Vacaciones 4.0: Mayor flexibilidad y fraccionamiento

El régimen de vacaciones sufrió un cambio histórico en Argentina que flexibiliza el esquema rígido que teníamos desde la década del 70.

  1. El «Acuerdo de Partes» es el nuevo estándar: Antes, el empleador tenía la última palabra sobre cuándo se tomaban las vacaciones (dentro del período octubre-abril). Ahora, la ley prioriza el acuerdo mutuo.
  2. Fraccionamiento de los días: Se permite fraccionar las vacaciones en períodos más cortos. Por ejemplo, un empleado con 14 días puede acordar tomarse una semana en invierno, tres días en primavera y el resto en verano. Se debe respetar un bloque mínimo (generalmente de 6 o 7 días seguidos) para asegurar que el trabajador efectivamente descanse.
  3. Acumulación de días: La nueva ley facilita la acumulación de días no gozados para el año siguiente. Si bien esto ya existía parcialmente, el proceso administrativo para dejar asentado ese «pase de días» se simplificó, evitando que el derecho «caduque» tan rígidamente si hay acuerdo escrito.

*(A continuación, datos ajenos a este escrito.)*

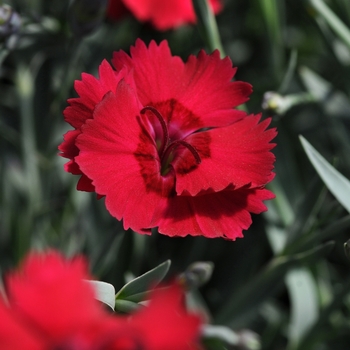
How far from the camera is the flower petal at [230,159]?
2.15 feet

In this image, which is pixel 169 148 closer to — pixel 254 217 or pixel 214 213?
pixel 214 213

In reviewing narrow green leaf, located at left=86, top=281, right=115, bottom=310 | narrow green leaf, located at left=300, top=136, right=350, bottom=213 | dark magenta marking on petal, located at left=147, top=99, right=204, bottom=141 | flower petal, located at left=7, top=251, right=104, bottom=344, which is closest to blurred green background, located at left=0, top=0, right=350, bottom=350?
narrow green leaf, located at left=300, top=136, right=350, bottom=213

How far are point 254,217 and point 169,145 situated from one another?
0.60 metres

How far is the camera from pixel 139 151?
0.68 metres

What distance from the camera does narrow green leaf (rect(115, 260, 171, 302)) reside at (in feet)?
2.13

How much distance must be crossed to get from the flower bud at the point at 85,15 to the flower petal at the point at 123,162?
0.86ft

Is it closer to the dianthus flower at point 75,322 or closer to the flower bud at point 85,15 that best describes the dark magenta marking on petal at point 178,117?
the flower bud at point 85,15

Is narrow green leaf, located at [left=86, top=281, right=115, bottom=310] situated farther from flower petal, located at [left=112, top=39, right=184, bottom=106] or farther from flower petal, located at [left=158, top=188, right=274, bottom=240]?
flower petal, located at [left=112, top=39, right=184, bottom=106]

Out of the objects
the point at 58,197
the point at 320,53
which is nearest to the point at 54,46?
the point at 58,197

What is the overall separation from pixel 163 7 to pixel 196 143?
49cm

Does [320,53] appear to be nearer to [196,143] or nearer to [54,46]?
[54,46]

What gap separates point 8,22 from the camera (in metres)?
0.85

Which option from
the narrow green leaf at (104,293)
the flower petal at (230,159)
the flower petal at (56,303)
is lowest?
the narrow green leaf at (104,293)

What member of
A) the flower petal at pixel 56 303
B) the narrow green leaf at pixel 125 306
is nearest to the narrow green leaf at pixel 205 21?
the narrow green leaf at pixel 125 306
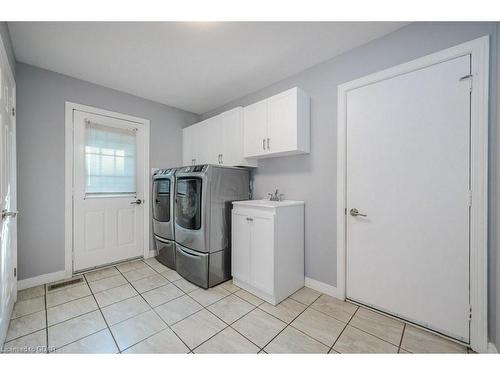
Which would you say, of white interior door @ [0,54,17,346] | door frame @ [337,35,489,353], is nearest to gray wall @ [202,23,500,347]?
door frame @ [337,35,489,353]

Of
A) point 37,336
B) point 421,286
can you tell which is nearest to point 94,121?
point 37,336

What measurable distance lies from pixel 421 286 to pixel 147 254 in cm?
332

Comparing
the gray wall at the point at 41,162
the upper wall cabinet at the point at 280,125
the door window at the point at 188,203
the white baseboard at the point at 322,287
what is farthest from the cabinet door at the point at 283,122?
the gray wall at the point at 41,162

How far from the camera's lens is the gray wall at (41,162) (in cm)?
218

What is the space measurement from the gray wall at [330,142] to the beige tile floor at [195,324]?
18.5 inches

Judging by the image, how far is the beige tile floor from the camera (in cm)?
140

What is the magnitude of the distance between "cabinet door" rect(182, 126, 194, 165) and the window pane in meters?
0.78

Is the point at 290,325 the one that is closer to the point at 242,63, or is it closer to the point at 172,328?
the point at 172,328

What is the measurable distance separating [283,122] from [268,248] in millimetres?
1317

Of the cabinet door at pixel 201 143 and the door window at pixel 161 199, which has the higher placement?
the cabinet door at pixel 201 143

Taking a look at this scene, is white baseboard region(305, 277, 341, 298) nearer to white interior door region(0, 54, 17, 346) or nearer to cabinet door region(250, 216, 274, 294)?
cabinet door region(250, 216, 274, 294)

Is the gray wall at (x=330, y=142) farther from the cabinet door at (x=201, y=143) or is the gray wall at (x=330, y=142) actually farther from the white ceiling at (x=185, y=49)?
the cabinet door at (x=201, y=143)

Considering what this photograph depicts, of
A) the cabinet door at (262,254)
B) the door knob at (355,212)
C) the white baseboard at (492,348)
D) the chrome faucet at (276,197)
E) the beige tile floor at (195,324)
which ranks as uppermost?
the chrome faucet at (276,197)

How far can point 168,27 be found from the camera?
1670mm
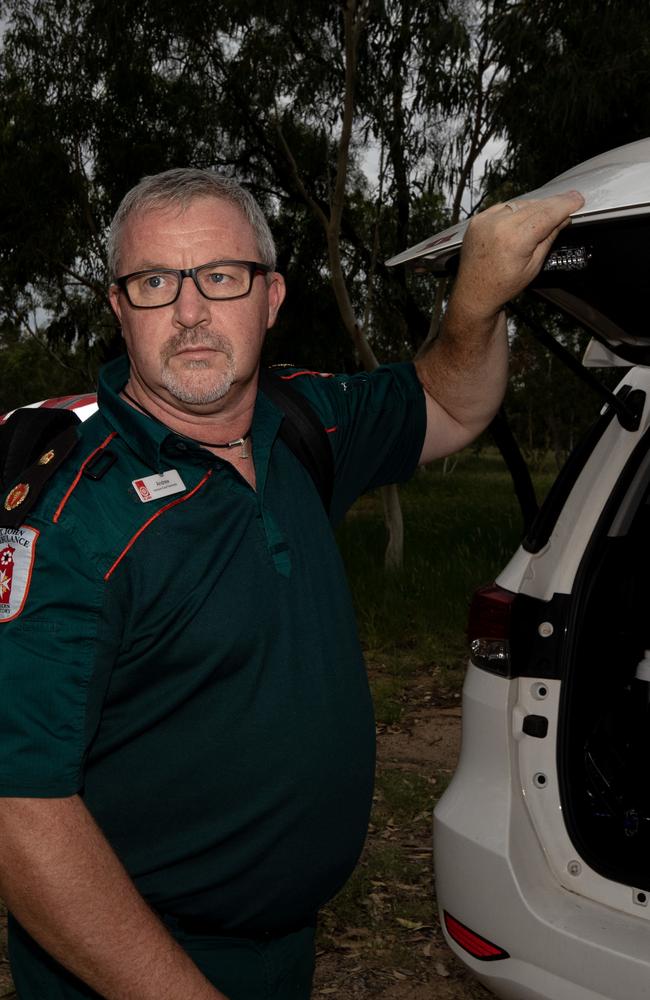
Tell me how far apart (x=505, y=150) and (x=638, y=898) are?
10765mm

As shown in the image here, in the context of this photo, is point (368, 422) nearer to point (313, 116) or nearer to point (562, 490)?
point (562, 490)

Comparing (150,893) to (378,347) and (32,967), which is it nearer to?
(32,967)

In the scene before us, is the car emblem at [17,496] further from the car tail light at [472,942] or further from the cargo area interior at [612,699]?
the car tail light at [472,942]

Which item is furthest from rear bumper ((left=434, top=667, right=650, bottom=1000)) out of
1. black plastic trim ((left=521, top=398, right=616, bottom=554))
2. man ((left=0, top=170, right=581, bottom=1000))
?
man ((left=0, top=170, right=581, bottom=1000))

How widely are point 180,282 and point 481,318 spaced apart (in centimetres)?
64

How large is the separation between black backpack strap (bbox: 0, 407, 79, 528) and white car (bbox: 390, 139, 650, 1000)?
0.86 metres

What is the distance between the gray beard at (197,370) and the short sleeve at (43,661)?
44cm

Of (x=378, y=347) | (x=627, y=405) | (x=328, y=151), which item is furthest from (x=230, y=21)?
(x=627, y=405)

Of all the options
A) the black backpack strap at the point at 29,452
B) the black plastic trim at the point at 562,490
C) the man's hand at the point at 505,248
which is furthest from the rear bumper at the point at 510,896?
the black backpack strap at the point at 29,452

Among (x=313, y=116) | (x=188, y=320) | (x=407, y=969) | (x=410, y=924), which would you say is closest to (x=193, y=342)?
(x=188, y=320)

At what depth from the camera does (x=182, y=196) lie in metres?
2.09

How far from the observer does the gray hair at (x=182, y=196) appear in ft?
6.86

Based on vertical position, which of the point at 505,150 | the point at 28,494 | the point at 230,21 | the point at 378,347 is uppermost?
the point at 230,21

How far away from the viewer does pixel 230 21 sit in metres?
12.5
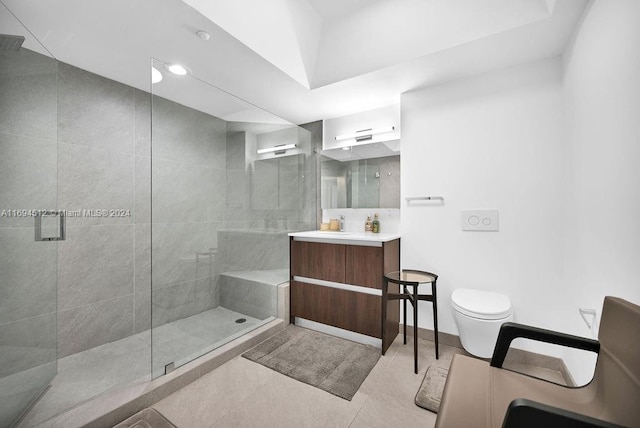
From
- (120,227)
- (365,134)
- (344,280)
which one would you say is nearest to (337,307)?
(344,280)

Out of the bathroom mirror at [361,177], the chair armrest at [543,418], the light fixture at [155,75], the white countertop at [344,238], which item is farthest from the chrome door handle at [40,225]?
the chair armrest at [543,418]

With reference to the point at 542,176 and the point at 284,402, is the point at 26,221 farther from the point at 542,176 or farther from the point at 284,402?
the point at 542,176

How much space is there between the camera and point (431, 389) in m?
1.69

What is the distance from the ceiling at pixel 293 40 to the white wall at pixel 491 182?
0.69ft

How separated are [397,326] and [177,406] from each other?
1817mm

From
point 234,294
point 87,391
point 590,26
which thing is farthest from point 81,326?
point 590,26

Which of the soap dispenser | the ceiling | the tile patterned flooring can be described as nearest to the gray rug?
the tile patterned flooring

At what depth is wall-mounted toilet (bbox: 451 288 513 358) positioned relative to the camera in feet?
5.61

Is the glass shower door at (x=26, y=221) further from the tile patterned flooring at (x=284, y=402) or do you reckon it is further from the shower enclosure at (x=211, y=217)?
the tile patterned flooring at (x=284, y=402)

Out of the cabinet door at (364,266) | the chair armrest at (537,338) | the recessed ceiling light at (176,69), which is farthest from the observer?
the cabinet door at (364,266)

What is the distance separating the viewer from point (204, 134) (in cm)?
210

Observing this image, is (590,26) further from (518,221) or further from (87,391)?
(87,391)

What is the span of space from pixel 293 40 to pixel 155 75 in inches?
41.8

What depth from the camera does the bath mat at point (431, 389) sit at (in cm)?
156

Régimen para trabajadores de plataformas digitales: El fin de la incertidumbre en el «Delivery» y Transporte

La Ley 27.802 salda una deuda histórica con la economía digital en Argentina. Hasta hoy, las empresas que operaban con aplicaciones convivían con el fantasma de la «relación de dependencia oculta», lo que generaba juicios laborales millonarios. Con la reforma publicada este 6 de marzo, se establece un marco de Autonomía Protegida.

La normativa reconoce la figura del Trabajador Independiente de Plataforma. Ya no se presume una relación de dependencia tradicional, siempre y cuando se cumplan tres pilares fundamentales:

  1. Libertad de Conexión: El trabajador decide cuándo y cuánto tiempo se conecta a la App.
  2. Multiapp: Se garantiza el derecho a trabajar para varias plataformas simultáneamente.
  3. Propiedad de Medios: El colaborador aporta sus propias herramientas (vehículo, celular).

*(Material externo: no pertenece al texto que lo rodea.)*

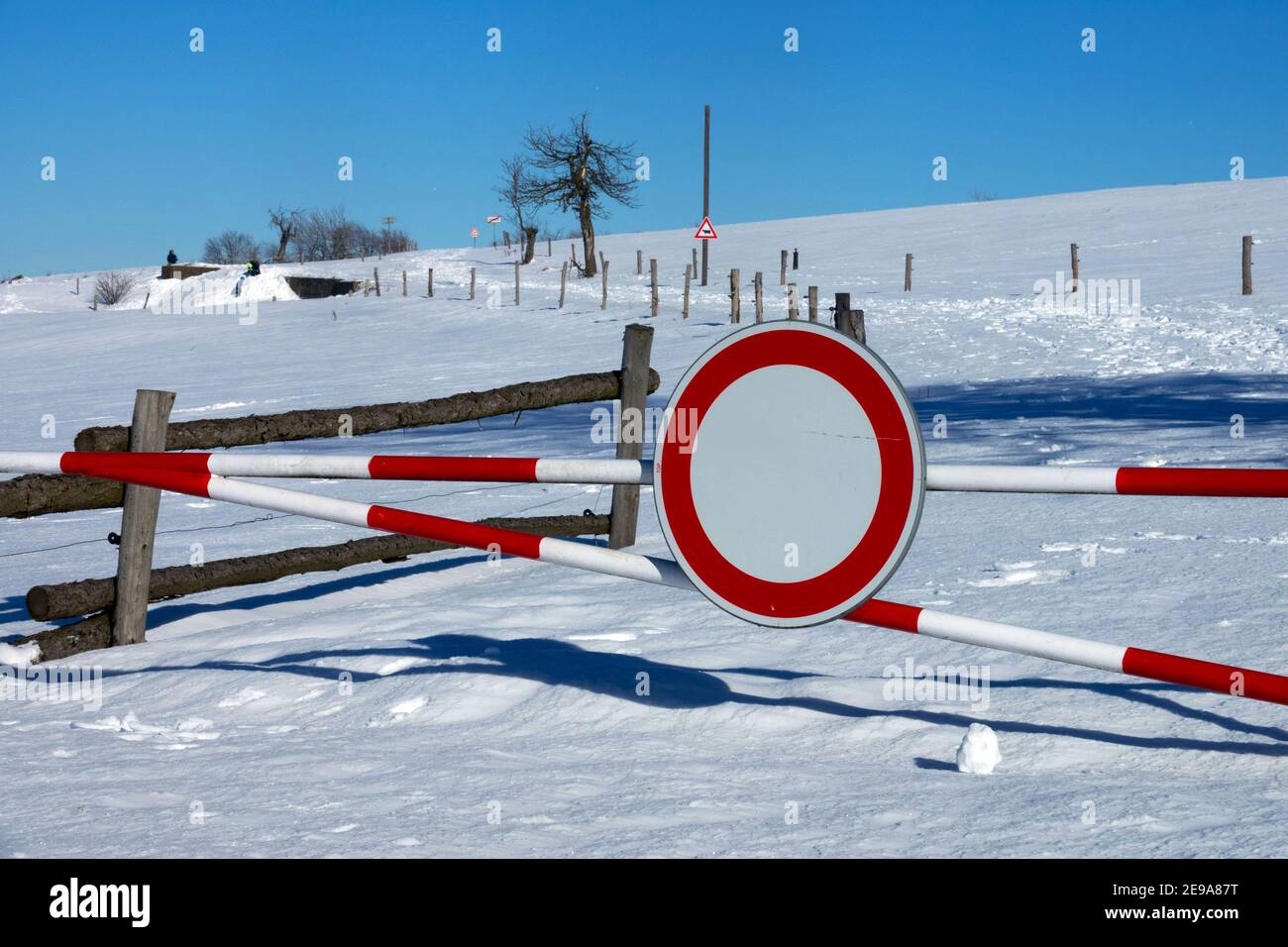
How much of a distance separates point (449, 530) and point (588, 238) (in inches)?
2020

A diferencia del sistema anterior, la ley introduce protecciones sin necesidad de un contrato de empleo clásico:

  1. Seguros de Accidentes Personales y Vida: La plataforma debe costear obligatoriamente pólizas que cubran al trabajador durante su tiempo de servicio.
  2. Aporte Simplificado: Se coordina con ARCA un sistema de retención para que el monotributista mantenga al día su cobertura de salud y aportes jubilatorios de forma automática.